Large oecuménisme au FN
A droite, si l’on fait abstraction de multiples dissidences qui menacent l’UMP, la principale source de confusion viendra du Front national. Parti à la conquête des mairies, celui-ci est prêt à bien des concessions pour se tisser un réseau d’élus locaux.
Le FN a adopté une «charte d’action municipale» qui autorise accords et alliances sans s’encombrer du programme de ce parti. Les dix points de ce texte, qui ne fait même pas allusion à la «priorité nationale», pourraient être signés par de très nombreux candidats UMP et au-delà.
Avec son «Rassemblement Bleu Marine», le FN s’efforce déjà d’attirer des personnalités extérieures à ses rangs. Il soutient ainsi Bernard Marionnaud, fondateur des parfums du même nom, à Clamart. Le FN apporte également son appui à des personnalités diverses comme Robert Ménard à Béziers.

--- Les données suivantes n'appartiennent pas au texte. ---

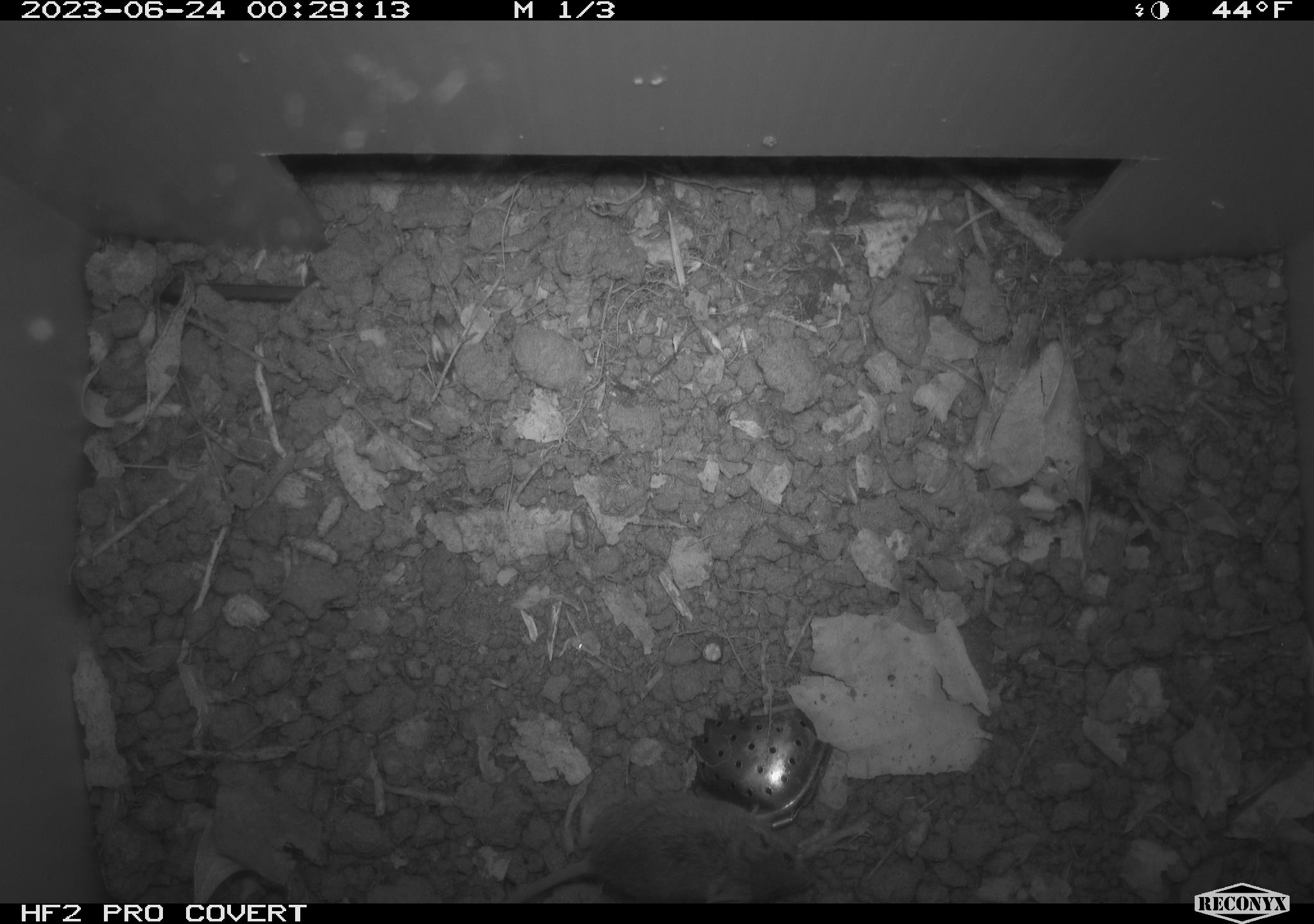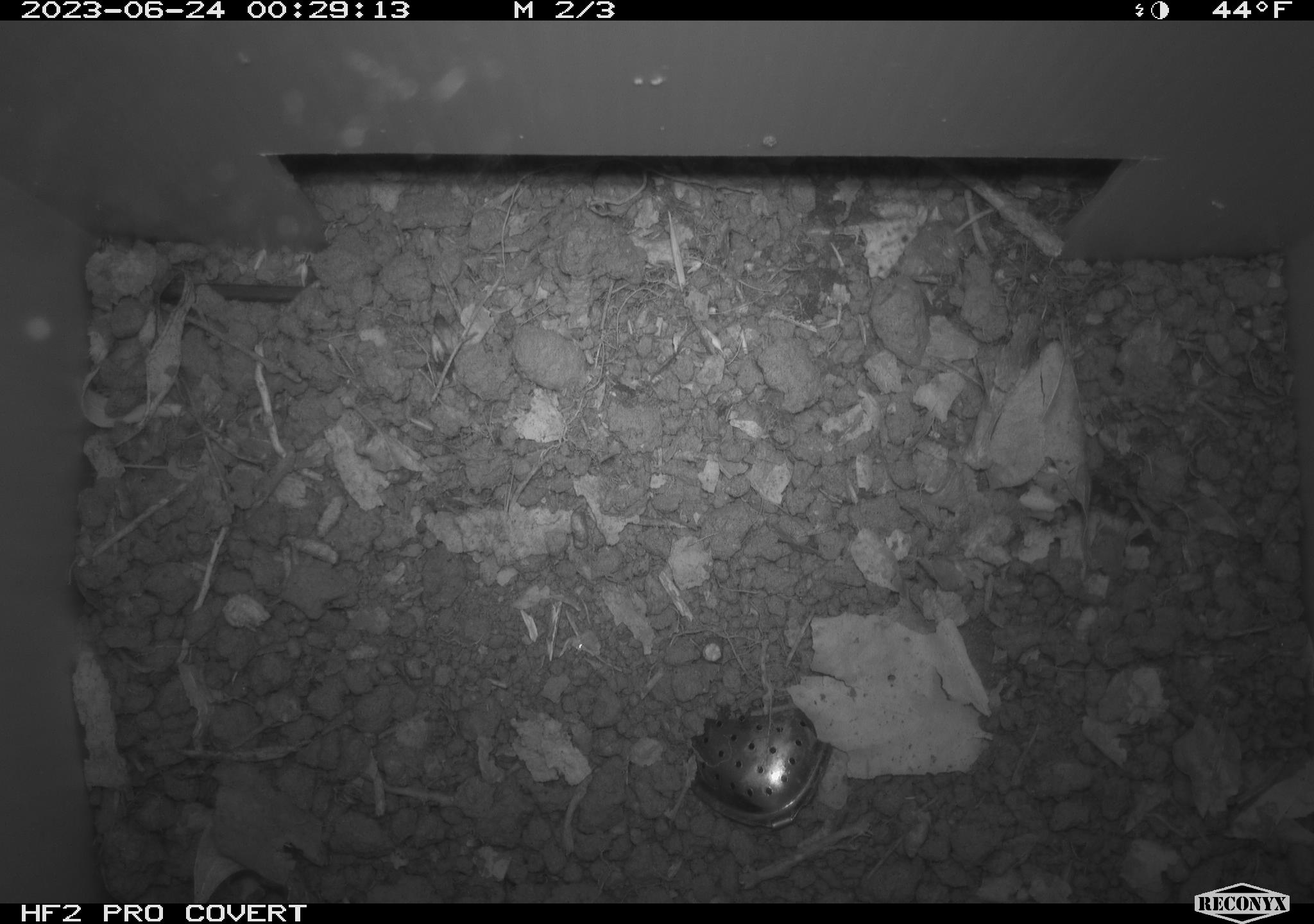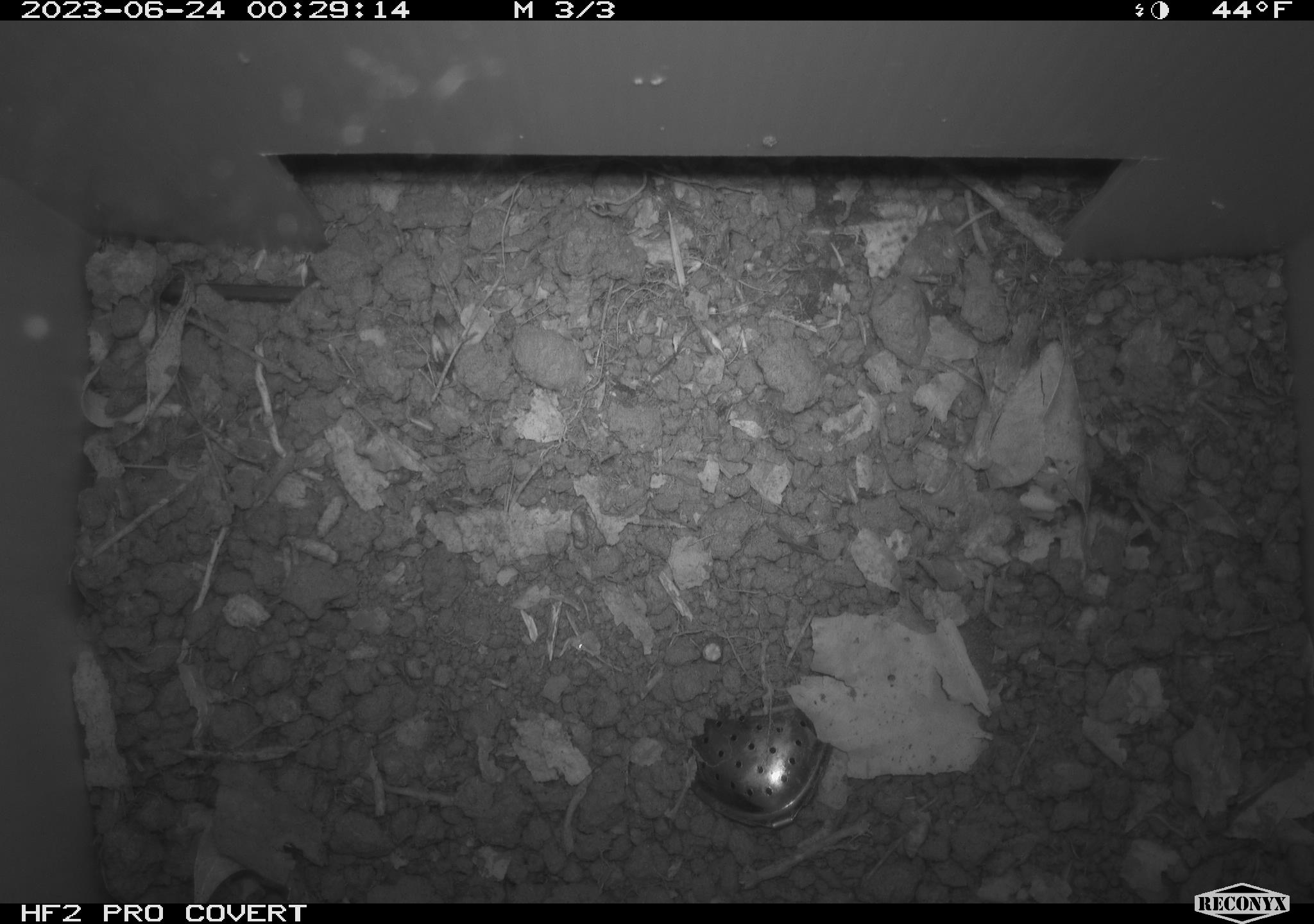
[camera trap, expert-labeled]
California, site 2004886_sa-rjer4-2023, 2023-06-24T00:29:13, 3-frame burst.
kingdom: Animalia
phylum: Chordata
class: Mammalia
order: Rodentia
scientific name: Rodentia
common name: mouse species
Mouse species (Rodentia).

Mais c’est entre les deux tours des municipales que le parti de Marine Le Pen pratiquera à son tour une stratégie de la diversité. Il campera sur ses positions dans certaines communes, au risque de favoriser la victoire de la gauche, tout en passant des accords, plus ou moins publics, avec l’UMP dans d’autres.
Retour du localisme
Tous ces arrangements municipaux peu respectueux des logiques partisanes sont à la fois le produit et le facteur d’un retour en force du localisme. Les configurations locales n’ont pas toujours été alignées sur les clivages nationaux. Dans les années soixante et soixante-dix, les socialistes dirigeaient ainsi de nombreuses villes, soit avec le centre, soit avec le PCF, avant de systématiser une alliance fructueuse avec ce dernier à partir de 1977.
La montée en puissance de notables contrôlant leurs territoires en vertu de la décentralisation et l’affaiblissement de partis politiques vidés de leurs substance militante favorisent cet éclatement des scènes locales. Sans oublier que les étiquettes politiques ont perdu de leur portée. Est-on vraiment certain que Gérard Collomb (PS) est «plus à gauche» qu’Alain Juppé (UMP) ?
Article publié sur Slate.fr
Les idées c'est bien pour causer dans le poste.
Mais la gamelle à remplir, c'est plus important.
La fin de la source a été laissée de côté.